Please copy the material word for word, starting at the line that contains "Which from the list" and ending with the final line of the material.
+---+
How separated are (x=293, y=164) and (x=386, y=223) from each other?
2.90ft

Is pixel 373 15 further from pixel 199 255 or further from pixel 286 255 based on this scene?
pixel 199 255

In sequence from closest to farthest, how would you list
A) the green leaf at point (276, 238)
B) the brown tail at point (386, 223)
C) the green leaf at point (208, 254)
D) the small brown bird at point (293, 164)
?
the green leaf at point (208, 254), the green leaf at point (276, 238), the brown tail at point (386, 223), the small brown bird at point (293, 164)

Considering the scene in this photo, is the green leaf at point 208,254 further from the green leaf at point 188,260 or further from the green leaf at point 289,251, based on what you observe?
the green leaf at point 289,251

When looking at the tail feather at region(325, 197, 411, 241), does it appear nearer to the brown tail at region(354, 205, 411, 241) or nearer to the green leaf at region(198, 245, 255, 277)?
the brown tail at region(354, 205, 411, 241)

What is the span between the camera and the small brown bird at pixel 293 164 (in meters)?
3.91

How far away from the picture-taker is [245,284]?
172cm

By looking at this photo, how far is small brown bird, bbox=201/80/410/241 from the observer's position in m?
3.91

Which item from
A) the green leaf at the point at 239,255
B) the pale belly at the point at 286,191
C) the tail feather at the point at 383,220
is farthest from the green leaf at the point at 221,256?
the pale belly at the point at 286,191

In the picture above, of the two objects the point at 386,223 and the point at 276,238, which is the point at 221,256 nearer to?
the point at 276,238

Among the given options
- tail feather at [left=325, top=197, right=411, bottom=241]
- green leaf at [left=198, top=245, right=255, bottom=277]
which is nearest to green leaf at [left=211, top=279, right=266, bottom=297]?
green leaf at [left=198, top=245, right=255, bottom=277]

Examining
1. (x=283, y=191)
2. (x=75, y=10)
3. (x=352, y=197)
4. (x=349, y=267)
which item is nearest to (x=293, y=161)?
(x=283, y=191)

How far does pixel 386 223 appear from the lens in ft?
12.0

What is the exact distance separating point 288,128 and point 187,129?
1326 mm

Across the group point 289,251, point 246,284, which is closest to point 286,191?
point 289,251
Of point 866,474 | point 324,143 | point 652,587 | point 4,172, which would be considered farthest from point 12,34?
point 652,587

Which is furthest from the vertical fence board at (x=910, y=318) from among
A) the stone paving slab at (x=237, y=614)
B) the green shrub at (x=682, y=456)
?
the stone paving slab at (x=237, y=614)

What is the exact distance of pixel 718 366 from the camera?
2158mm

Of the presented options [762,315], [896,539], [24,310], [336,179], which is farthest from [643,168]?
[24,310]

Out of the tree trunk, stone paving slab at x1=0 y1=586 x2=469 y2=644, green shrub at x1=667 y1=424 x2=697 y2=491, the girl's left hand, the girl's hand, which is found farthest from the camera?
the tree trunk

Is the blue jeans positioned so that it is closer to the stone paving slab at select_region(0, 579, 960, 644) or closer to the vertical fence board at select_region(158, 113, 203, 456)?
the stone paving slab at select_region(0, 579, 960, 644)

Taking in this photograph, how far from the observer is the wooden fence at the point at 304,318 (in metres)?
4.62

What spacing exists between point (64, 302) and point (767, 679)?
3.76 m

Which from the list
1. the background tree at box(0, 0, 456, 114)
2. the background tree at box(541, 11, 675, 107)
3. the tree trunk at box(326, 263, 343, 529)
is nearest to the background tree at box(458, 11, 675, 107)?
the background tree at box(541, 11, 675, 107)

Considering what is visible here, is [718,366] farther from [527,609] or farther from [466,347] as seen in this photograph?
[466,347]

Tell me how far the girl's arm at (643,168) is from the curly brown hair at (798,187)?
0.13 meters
+---+
• [EXERCISE RESULT]
Which from the list
1. the background tree at box(0, 0, 456, 114)
2. the background tree at box(541, 11, 675, 107)
3. the tree trunk at box(326, 263, 343, 529)
is nearest to the background tree at box(458, 11, 675, 107)?
the background tree at box(541, 11, 675, 107)

Considering what is visible here, is [718,366] farther from [527,609] or farther from [466,347] as seen in this photograph?
[466,347]

Tell me how far the girl's arm at (643,168) is from the curly brown hair at (798,187)?
0.13 meters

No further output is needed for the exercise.